The Report from a recent Victorian Parliamentary inquiry contains further threats to freedom of speech and freedom of religion in Victoria.
The Inquiry into Anti-Vilification Protections looked at the effectiveness of existing anti-vilification laws including the Racial and Religious Tolerance Act 2001 (VIC). Amongst its 36 recommendations the Committee recommends that the Victorian Government (emphasis added):
- lower the civil incitement test from ‘conduct that incites’ to ‘conduct that is likely to incite’, a significant lowering of the bar for complaints (Recommendation 8)
- introduce a new civil harm-based provision to assess harm from the perspective of the target group. (Recommendation 9) to make unlawful conduct that ‘a reasonable person would consider hateful, seriously contemptuous, or reviling or seriously ridiculing of a person or a class of persons’ (Recommendation 10)
- expand the criminal offences from covering the incitement of hatred or physical harm to actions "likely to incite hatred against, serious contempt for, or revulsion or severe ridicule of, that other person or class of persons" (Recommendation 20)
- broaden the protected attributes to include gender and/or sex, sexual orientation, gender identity and/or gender expression, sex characteristics and/or intersex status (Recommendation 1)
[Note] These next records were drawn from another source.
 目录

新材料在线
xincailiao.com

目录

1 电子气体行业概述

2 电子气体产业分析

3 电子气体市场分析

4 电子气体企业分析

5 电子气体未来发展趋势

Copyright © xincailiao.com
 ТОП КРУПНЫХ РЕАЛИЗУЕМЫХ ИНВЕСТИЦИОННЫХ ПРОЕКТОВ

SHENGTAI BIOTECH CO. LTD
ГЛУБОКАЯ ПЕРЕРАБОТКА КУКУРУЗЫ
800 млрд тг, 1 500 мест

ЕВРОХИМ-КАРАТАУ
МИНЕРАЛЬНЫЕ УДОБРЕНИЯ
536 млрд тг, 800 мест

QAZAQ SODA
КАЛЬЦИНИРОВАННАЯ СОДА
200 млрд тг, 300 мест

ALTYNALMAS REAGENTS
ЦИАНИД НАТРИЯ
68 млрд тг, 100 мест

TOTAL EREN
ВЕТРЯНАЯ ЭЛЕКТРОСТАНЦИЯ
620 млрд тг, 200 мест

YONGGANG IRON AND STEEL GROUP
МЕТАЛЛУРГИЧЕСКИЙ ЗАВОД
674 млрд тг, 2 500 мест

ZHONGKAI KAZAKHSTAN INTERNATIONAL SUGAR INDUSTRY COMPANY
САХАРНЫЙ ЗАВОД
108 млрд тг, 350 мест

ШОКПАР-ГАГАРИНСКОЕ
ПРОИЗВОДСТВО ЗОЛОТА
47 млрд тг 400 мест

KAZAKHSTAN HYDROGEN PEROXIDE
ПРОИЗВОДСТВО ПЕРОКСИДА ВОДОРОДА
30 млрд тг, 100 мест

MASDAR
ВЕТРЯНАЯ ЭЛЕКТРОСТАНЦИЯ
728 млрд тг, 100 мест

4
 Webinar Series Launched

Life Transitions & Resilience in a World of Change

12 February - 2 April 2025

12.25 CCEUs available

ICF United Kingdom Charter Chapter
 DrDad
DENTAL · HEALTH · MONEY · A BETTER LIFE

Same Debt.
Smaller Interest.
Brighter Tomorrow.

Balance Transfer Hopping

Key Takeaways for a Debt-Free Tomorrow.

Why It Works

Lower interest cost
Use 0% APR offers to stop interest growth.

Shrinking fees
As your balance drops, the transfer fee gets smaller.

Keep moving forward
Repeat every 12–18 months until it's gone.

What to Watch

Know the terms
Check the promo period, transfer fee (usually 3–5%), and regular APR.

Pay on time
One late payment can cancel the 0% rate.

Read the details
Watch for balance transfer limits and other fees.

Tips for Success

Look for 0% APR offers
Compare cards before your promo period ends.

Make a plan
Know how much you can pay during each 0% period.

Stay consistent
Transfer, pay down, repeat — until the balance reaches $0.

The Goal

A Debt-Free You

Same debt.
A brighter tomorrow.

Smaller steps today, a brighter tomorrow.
In addition, the Report proposes sweeping new powers for the VEOHRC and that the Government "fund organisations such as Victorian Legal Aid and the Victorian Aboriginal Legal Service to engage in strategic litigation on vilification matters to develop practice in this area" (Recommendation 28). No equivalent funding is proposed to assist in the defence of such litigation.
The words of the then Attorney-General in introducing the Change or Suppression (Conversion) Practices Prohibition Bill 2020 are worth remembering at this point -
This ensures that conduct generally directed—such as sermons expressing a general statement of belief—is not captured. However, such conduct may be considered as part of the Legislative Assembly’s ongoing inquiry into anti-vilification protections, Legislative Assembly (PROOF), 26 November 2020, 21 (Jill Hennessy, Attorney-General).
No legislation has been introduced in response to the Report's recommendations at this stage, although it does seem only a matter of time before such legislation is introduced. We will be working with other groups in Victoria to seek to mitigate some of the more extreme aspects of the Report's proposals.